Arlene Croce once remarked she’d never seen a good ballet to the music of Dmitri Shostakovich. Whether she blames the composer or the choreographers is anyone’s guess, but this spring New Yorkers have been treated to two excellent Shostakovich-scored ballets, starting with New York City Ballet revival of Christopher Wheeldon’s Mercurial Maneuvres, set to Piano Concerto No. 1. But had Croce’s criticism career overlapped with the rise of Alexei Ratmansky, the former Bolshoi Ballet director now in residence at American Ballet Theatre, it’s hard to imagine his version of The Bright Stream wouldn’t have forced her to change her mind about Shotakovich and ballet (or at least crack a smile).
Like the original 1936 Bright Stream, Ratmansky’s production riffs on the conventions of Soviet ballet, which glorified communist government and the value of hard work. This wasn’t the happiest period for Russian dance. Paranoid authorities censored artistic works of every kind, fearing their creators had encoded them with subversive messages. The first Bright Stream’s tongue-in-cheek tone and “tinsel peasants” offended Stalinists, and the ballet was quickly shelved. Fortunately, 21st-century audiences can openly embrace the layer of irony in Ratmansky’s production, which had its premiere at the Bolshoi in 2003. Ballet Theatre’s performance on Monday — starring Paloma Herrera, Marcelo Gomes, Gillian Murphy, and David Hallberg — was a triumph, a wry nod to history that teemed with joy, absurdity, and humor. No Ballet Theatre production to date has impressed me more.

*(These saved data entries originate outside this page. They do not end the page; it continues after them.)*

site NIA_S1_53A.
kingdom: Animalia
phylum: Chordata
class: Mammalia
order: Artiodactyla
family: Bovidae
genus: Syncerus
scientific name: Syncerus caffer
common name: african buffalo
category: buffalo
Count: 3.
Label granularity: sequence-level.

As the ballet starts, we meet Zina (Herrera) and her husband, Pyotr (Gomes), two hardworking inhabitants of the Bright Stream collective awaiting artists scheduled to perform at the farm’s harvest festival. Once they arrive, Zina recognizes the ballerina (Murphy) as a classmate from ballet school, and the two reminisce through dance. Zina keeps up but proves to be a little rusty, marring her big finish — a combination of pirouettes and fouettés — by toppling over. Zina introduces the ballerina to her husband who, enamored, begins to flirt. At a celebration held to welcome the artists, and the locals — an accordion player, schoolgirl, milkmaid, tractor driver, and a couple of older dacha dwellers with wandering eyes — dance for a clapping crowd. These numbers are essentially divertissements, but each is unique and provides colorful characterization. (The arthritic and unromantic duet for the dacha dwellers, played by Victor Barbee and Martine Van Hammel on Monday, is particularly rich.) After the revelry, the ballerina assures Zina she has no intention of pursuing Pyotr. Instead, she hatches a ruse to school the unfaithful: She will don her partner’s costume and rendezvous with the female dacha dweller, and her dancing partner (Hallberg) will masquerade as a female dancer to woo the other. Meanwhile, Zina will wear the ballerina’s costume to trick Pyotr.

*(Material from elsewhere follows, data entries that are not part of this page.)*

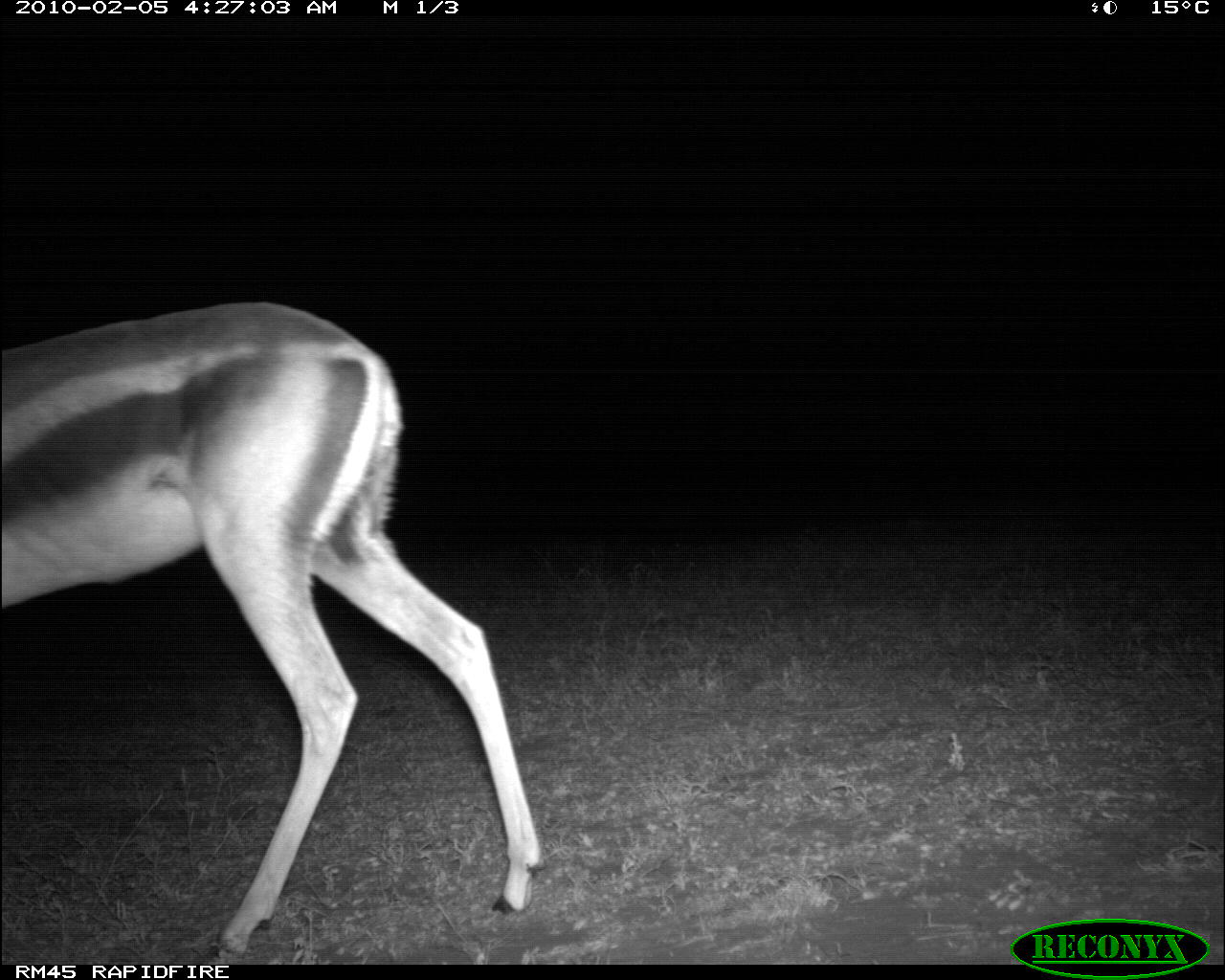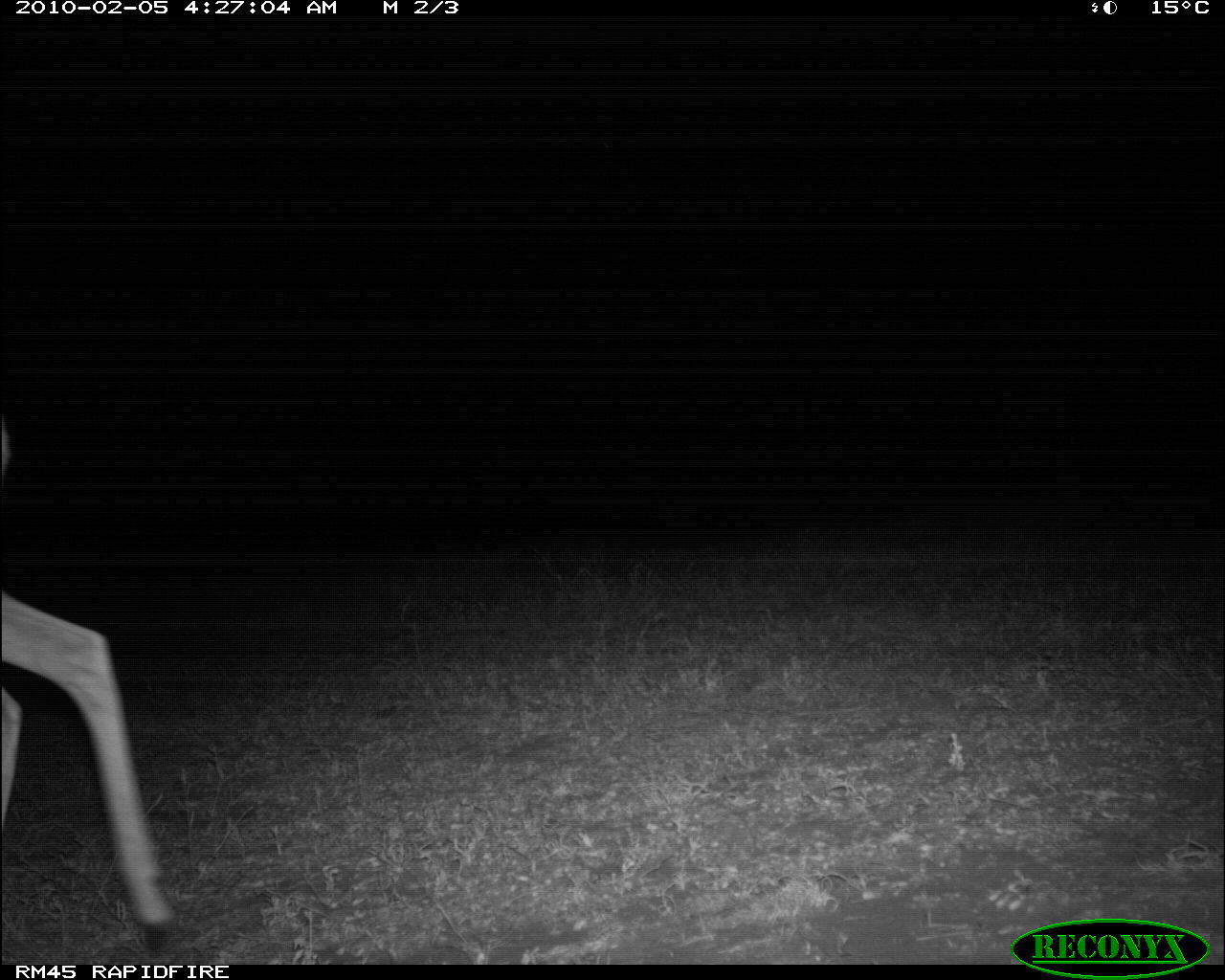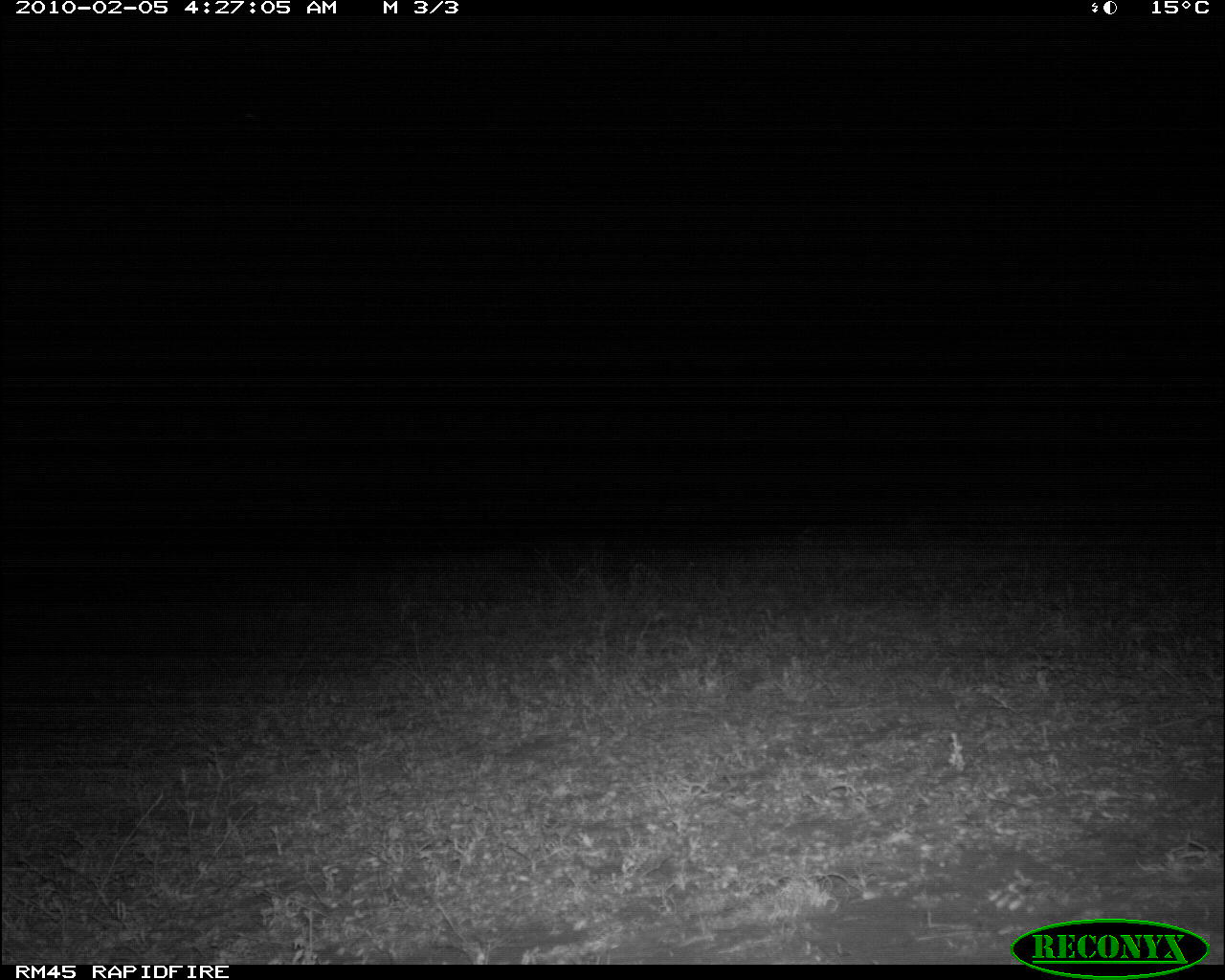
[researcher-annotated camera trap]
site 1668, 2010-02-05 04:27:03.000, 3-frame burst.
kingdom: Animalia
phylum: Chordata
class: Mammalia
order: Artiodactyla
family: Bovidae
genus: Nanger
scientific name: Nanger granti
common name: grant's gazelle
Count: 1.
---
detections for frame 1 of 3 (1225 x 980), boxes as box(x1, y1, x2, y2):
nanger granti: box(0, 293, 547, 965)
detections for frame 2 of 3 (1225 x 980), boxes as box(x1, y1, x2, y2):
nanger granti: box(0, 395, 178, 965)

This plays out — hilariously — in the second act. When the female dacha dweller spies her husband carrying a flower and preparing for an evening tryst, her delicate bourrées become comically violent. Hallberg, who gives the evening’s best performance, scurries on stage as a sylph and enchants his short-sighted suitor with a delicate solo on point, made funnier by his stony expressions and immaculately timed emotional outbursts. Then it’s Murphy’s turn to don menswear. She chivalrously attempts to pick the older woman up from the floor but, lacking the requisite strength, just drags her before toppling over. She impresses her admirer with demanding male steps — lots of jetés — and, in a nice touch, loosens her tie as she takes her bow. There’s nothing remotely subversive about the drag in The Bright Stream, but it’s illuminating nonetheless, reminding us how rigidly gendered and mannered classical dance – and life – can be. (Consider when Hallberg sits with his legs spread and takes a hearty swig from the dacha dweller’s flask. Realizing his mistake, he quickly adjusts his posture and holds the flask more daintily, pinky extended.)
Zina and Pyotr’s pas de deux, on the other hand, has little humor. Masked, Herrera moves with ambivalence. She loves him but pulls away from his kisses, seeing each attempt as an unfaithful gesture. The next day, Zina and the ballerina, both masked, perform at the harvest festival (Zina, already back in prime form, completes the combination this time) and after bows, the two reveal their identities. Pytor, at long last struck by guilt, begs Zina’s forgiveness, now thrilled to know that his wife is “both a first-class worker and a marvelous ballerina.” Naturally, the peasants rejoice.
For all its many jokes about ballet, The Bright Stream is, at its core, a tribute to the art form. If the original production was intended as a celebration of work, Ratmansky’s is unabashedly about play, and it underscores the power of dance to inspire and entertain. When ballet dancers arrive at the Bright Stream collective, the remote, probably very drab town springs to life. The ballet produces the same effect. For two hours, Ratmansky’s incisive choreography — and the astounding cast — transform the Metropolitan Opera House into an even more perfect place.